### Problem to solve
Present every line of the material below as a numbered list, omitting the blank lines.

Spatial reasoning records

--- BEGIN ---

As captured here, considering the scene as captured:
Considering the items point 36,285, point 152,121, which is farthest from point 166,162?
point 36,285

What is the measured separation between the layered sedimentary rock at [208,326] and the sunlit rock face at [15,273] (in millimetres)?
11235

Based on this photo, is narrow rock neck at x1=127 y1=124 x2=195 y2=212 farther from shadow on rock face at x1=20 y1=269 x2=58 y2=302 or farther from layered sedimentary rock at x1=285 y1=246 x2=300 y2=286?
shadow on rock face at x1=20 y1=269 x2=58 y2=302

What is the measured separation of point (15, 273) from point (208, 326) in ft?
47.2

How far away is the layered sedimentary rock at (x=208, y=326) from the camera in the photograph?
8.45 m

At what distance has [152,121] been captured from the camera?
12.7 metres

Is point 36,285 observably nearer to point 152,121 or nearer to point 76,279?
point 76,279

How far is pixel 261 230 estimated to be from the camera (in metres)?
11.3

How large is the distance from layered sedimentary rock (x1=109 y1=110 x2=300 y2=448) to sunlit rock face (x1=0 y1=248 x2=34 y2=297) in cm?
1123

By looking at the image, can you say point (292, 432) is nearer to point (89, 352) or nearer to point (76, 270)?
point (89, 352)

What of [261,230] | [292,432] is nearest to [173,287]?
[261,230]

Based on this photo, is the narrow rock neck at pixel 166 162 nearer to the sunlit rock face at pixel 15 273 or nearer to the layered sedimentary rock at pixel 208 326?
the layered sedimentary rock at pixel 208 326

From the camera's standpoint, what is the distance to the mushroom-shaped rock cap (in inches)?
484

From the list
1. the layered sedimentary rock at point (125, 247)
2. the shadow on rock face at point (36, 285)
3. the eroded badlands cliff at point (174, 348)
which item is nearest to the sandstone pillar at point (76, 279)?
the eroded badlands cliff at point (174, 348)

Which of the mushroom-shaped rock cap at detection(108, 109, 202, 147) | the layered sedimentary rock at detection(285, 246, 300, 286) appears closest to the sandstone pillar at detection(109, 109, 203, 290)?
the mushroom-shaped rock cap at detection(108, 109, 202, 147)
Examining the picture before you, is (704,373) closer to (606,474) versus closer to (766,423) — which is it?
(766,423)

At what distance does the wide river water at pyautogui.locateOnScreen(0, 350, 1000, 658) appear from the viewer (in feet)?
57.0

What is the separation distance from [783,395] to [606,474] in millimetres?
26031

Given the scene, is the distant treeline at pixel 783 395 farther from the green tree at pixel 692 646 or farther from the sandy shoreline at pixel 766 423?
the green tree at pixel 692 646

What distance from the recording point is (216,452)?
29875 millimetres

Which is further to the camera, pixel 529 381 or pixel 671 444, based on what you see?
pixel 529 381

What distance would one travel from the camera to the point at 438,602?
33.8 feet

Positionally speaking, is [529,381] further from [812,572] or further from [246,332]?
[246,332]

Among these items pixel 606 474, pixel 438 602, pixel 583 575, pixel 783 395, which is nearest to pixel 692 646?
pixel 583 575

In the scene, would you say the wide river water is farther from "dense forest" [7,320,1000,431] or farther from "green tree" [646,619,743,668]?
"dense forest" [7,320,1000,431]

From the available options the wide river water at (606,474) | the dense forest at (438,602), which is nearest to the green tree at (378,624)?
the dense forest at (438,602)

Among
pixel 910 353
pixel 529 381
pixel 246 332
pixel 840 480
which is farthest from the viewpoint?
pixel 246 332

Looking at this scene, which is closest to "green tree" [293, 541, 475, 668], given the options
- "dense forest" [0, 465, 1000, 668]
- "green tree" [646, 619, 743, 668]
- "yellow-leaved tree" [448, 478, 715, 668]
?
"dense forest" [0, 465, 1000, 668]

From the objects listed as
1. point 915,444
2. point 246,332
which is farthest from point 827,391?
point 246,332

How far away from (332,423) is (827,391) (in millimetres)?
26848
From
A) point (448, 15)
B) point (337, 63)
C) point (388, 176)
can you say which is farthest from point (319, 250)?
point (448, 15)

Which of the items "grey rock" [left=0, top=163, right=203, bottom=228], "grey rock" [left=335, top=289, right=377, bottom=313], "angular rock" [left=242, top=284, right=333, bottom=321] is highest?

--- END ---

### Finished answer
1. As captured here, considering the scene as captured:
2. Considering the items point 36,285, point 152,121, which is farthest from point 166,162?
3. point 36,285
4. What is the measured separation between the layered sedimentary rock at [208,326] and the sunlit rock face at [15,273] (in millimetres)?
5. 11235
6. Based on this photo, is narrow rock neck at x1=127 y1=124 x2=195 y2=212 farther from shadow on rock face at x1=20 y1=269 x2=58 y2=302 or farther from layered sedimentary rock at x1=285 y1=246 x2=300 y2=286?
7. shadow on rock face at x1=20 y1=269 x2=58 y2=302
8. What is the measured separation of point (15, 273) from point (208, 326) in ft?
9. 47.2
10. How far away is the layered sedimentary rock at (x=208, y=326) from the camera in the photograph?
11. 8.45 m
12. At what distance has [152,121] been captured from the camera?
13. 12.7 metres
14. Is point 36,285 observably nearer to point 152,121 or nearer to point 76,279?
15. point 76,279
16. How far is pixel 261 230 estimated to be from the camera (in metres)?
17. 11.3
18. How large is the distance from layered sedimentary rock (x1=109 y1=110 x2=300 y2=448) to sunlit rock face (x1=0 y1=248 x2=34 y2=297) in cm?
19. 1123
20. By looking at the image, can you say point (292, 432) is nearer to point (89, 352) or nearer to point (76, 270)?
21. point (89, 352)
22. What of [261,230] | [292,432] is nearest to [173,287]?
23. [261,230]
24. Based on this photo, is the narrow rock neck at pixel 166 162 nearer to the sunlit rock face at pixel 15 273 or nearer to the layered sedimentary rock at pixel 208 326?
25. the layered sedimentary rock at pixel 208 326
26. From the camera's standpoint, what is the distance to the mushroom-shaped rock cap (in inches)?
27. 484
28. From the list
29. 1. the layered sedimentary rock at point (125, 247)
30. 2. the shadow on rock face at point (36, 285)
31. 3. the eroded badlands cliff at point (174, 348)
32. which item is nearest to the sandstone pillar at point (76, 279)?
33. the eroded badlands cliff at point (174, 348)
34. Which of the mushroom-shaped rock cap at detection(108, 109, 202, 147) | the layered sedimentary rock at detection(285, 246, 300, 286) appears closest to the sandstone pillar at detection(109, 109, 203, 290)?
35. the mushroom-shaped rock cap at detection(108, 109, 202, 147)
36. Examining the picture before you, is (704,373) closer to (606,474) versus closer to (766,423) — which is it?
37. (766,423)
38. At what distance does the wide river water at pyautogui.locateOnScreen(0, 350, 1000, 658) appear from the viewer (in feet)?
39. 57.0
40. What is the separation distance from [783,395] to [606,474] in millimetres?
41. 26031
42. Given the scene, is the distant treeline at pixel 783 395 farther from the green tree at pixel 692 646 or farther from the sandy shoreline at pixel 766 423?
43. the green tree at pixel 692 646
44. What distance from the recording point is (216,452)?
45. 29875 millimetres
46. Which is further to the camera, pixel 529 381 or pixel 671 444, based on what you see?
47. pixel 529 381
48. What distance would one travel from the camera to the point at 438,602?
49. 33.8 feet
50. Positionally speaking, is [529,381] further from [812,572] or further from [246,332]?
51. [246,332]
52. Among these items pixel 606 474, pixel 438 602, pixel 583 575, pixel 783 395, which is nearest to pixel 692 646?
53. pixel 583 575
54. In the scene, would you say the wide river water is farther from "dense forest" [7,320,1000,431] or farther from "green tree" [646,619,743,668]?
55. "dense forest" [7,320,1000,431]
56. From the available options the wide river water at (606,474) | the dense forest at (438,602), which is nearest to the green tree at (378,624)?
57. the dense forest at (438,602)
58. Among
59. pixel 910 353
60. pixel 529 381
61. pixel 246 332
62. pixel 840 480
63. which is farthest from the viewpoint?
64. pixel 246 332
65. Looking at this scene, which is closest to "green tree" [293, 541, 475, 668], given the options
66. - "dense forest" [0, 465, 1000, 668]
67. - "green tree" [646, 619, 743, 668]
68. - "yellow-leaved tree" [448, 478, 715, 668]
69. ?
70. "dense forest" [0, 465, 1000, 668]
71. From the objects listed as
72. 1. point 915,444
73. 2. point 246,332
74. which is farthest from point 827,391?
75. point 246,332
76. How far away from (332,423) is (827,391) (in millimetres)?
77. 26848
78. From
79. A) point (448, 15)
80. B) point (337, 63)
81. C) point (388, 176)
82. can you say which is farthest from point (319, 250)?
83. point (448, 15)
84. Which of the items "grey rock" [left=0, top=163, right=203, bottom=228], "grey rock" [left=335, top=289, right=377, bottom=313], "angular rock" [left=242, top=284, right=333, bottom=321] is highest?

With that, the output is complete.